Sure, the possibilities are endless. You can leave your clunky laptop and digital camera at home. You can video chat with friends on FaceTime. You can spend hours on social networks. You can even knock down an entire building with a single Angry Bird.
Now here's the kicker: The iPhone, dear readers, isn't perfect. There are plenty of pitfalls to avoid, tips and tricks that come in handy, and important apps and peripherals to buy. You can either learn them on your own the hard way, or read them here.
1. Avoid the App Addiction
Quick, what's the first thing most new iPhone owners do? They download a ton of apps, of course. Free apps. Apps for a buck. Game apps. Apps and more apps. Now with iOS folders, you can download even more apps on fewer home screens.
Most iPhone owners will tell you, though, that they've deleted more apps than they have on their phones. The over-under is 48 hours - that is, will a new app be opened again after 48 hours? Game apps are the worst. It doesn't take long to finish a game or get bored of it, yet game apps can clutter your iPhone screens.
Remember, a game folder (or any folder) can only hold 12 apps, although you can have multiple game folders. Most of the game apps cost a few bucks, too. Out of pure fright, I've avoided adding up how much I've spent on apps last year, especially ones I deleted after a short time.
Another problem with having too many apps on your iPhone is when you do a routine update on the App Store. You might find yourself in a virtual waiting room as a bunch of apps update over 3G.

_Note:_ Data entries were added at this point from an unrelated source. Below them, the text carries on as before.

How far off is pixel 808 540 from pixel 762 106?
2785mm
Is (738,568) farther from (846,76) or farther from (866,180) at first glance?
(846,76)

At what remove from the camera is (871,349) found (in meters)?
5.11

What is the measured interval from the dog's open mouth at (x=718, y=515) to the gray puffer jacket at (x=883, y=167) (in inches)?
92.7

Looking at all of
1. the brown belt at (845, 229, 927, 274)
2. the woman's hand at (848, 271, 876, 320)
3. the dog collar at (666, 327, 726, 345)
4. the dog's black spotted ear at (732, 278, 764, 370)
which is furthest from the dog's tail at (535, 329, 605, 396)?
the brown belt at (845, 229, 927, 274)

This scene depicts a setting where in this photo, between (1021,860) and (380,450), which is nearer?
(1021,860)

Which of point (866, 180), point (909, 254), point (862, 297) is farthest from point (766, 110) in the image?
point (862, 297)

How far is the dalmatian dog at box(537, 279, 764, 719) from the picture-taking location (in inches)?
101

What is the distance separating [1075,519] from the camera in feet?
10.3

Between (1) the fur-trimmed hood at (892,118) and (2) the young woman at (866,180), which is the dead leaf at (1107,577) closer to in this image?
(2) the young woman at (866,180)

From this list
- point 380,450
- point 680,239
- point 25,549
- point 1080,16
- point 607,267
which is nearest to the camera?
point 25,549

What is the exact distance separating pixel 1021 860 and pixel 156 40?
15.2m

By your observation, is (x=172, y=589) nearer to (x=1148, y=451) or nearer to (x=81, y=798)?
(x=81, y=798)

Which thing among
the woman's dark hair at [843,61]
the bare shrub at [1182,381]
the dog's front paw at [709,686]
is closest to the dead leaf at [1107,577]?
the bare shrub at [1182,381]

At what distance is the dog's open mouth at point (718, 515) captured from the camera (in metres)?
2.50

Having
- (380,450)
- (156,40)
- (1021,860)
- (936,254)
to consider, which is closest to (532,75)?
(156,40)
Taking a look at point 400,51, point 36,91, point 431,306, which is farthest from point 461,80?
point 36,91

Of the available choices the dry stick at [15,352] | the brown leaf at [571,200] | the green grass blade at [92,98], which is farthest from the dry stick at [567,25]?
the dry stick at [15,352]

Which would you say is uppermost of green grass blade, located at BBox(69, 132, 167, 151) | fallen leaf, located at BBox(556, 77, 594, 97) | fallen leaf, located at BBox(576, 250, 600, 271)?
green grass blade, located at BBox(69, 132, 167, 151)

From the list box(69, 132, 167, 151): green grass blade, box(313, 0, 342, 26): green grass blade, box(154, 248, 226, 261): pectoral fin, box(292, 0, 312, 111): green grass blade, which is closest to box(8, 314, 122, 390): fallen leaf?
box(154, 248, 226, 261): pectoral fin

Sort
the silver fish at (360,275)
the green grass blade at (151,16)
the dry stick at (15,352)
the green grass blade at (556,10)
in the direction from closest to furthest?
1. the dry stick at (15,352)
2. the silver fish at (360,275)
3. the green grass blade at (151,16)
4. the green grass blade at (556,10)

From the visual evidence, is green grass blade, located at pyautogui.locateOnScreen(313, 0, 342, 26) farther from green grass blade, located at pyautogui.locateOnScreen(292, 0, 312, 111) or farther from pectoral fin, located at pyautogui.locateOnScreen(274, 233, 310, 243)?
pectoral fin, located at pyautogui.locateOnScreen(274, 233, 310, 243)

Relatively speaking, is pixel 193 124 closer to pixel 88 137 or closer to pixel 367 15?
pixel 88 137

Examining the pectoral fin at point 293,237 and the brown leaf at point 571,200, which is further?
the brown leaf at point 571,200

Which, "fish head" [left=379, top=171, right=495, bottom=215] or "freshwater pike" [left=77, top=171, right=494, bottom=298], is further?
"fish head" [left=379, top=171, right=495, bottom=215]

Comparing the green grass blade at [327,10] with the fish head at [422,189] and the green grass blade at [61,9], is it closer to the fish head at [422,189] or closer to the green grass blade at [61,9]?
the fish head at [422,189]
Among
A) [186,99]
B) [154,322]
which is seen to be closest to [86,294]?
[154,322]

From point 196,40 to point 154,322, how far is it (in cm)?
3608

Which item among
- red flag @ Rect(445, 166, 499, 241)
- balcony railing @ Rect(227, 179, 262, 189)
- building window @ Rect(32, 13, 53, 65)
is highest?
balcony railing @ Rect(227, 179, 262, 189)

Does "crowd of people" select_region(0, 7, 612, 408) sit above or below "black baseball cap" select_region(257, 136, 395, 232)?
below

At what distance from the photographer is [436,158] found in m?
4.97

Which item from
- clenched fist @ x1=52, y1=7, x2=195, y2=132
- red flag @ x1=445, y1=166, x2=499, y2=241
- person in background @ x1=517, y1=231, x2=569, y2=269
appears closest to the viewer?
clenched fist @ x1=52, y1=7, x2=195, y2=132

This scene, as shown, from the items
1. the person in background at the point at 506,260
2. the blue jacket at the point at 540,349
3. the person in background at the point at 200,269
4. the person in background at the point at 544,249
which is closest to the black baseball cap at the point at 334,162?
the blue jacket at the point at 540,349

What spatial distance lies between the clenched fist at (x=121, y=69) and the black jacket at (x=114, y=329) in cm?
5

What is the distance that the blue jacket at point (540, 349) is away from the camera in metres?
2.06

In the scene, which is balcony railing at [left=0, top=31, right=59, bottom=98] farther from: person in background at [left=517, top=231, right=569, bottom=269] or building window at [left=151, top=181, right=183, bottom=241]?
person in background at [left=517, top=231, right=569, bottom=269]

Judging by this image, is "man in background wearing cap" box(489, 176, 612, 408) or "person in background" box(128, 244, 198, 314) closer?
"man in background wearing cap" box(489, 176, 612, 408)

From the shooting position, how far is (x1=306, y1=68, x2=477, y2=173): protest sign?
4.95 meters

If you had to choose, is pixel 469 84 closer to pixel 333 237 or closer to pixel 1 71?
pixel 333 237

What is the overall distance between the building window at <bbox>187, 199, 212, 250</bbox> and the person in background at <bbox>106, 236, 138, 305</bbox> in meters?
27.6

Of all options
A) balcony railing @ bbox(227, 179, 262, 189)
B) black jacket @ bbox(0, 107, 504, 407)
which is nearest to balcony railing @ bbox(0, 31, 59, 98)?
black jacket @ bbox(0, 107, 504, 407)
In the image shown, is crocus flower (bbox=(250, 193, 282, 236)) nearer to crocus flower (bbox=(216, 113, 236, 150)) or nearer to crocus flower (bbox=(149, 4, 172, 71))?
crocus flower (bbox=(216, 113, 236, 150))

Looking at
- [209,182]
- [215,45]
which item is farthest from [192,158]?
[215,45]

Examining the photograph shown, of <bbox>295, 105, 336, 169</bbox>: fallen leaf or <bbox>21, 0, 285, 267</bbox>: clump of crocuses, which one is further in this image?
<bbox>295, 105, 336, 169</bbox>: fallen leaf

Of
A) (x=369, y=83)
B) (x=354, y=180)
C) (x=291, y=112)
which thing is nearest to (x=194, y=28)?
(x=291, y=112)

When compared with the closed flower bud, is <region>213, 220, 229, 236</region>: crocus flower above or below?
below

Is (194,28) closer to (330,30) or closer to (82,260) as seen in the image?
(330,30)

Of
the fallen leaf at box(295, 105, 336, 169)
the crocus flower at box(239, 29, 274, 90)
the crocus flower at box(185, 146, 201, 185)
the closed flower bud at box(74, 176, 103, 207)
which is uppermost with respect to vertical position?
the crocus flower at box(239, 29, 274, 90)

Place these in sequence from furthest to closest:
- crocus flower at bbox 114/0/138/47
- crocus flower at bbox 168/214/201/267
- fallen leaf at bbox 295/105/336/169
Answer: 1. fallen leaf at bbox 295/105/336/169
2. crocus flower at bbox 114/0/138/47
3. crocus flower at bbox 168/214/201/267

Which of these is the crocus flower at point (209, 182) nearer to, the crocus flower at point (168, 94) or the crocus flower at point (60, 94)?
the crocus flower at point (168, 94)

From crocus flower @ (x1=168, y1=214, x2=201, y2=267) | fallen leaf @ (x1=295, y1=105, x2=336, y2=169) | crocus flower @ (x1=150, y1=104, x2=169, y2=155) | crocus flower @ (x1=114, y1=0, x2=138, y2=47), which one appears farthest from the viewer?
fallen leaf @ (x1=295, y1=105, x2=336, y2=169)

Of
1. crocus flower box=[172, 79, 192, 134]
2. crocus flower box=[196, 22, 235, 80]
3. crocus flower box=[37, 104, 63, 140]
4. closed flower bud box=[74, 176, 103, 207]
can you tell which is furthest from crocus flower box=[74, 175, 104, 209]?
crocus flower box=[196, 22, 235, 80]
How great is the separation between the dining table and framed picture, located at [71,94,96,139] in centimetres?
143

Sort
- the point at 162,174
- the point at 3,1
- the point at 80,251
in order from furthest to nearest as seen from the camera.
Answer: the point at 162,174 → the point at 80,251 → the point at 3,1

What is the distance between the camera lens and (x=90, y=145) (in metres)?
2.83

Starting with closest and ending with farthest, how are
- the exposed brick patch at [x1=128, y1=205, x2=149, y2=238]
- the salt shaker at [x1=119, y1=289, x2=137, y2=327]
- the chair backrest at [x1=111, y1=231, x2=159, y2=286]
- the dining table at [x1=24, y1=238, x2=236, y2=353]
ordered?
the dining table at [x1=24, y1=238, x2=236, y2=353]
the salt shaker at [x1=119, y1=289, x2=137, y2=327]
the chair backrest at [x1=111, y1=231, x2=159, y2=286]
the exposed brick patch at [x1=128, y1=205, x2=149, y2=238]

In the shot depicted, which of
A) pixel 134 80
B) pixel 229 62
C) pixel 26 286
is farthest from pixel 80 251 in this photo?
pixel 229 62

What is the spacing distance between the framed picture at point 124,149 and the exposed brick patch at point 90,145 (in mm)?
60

That's not to say that there aren't some very important apps that you should download immediately. See my list of 15 must-have iPhone apps, such as Siri, Instapaper and CNN. One app that wasn't on the list but should have been is Dropbox. This app is a free file folder in the cloud, which means you can access files from any device with an Internet connection, such as an iPhone, iPad, PC or Mac.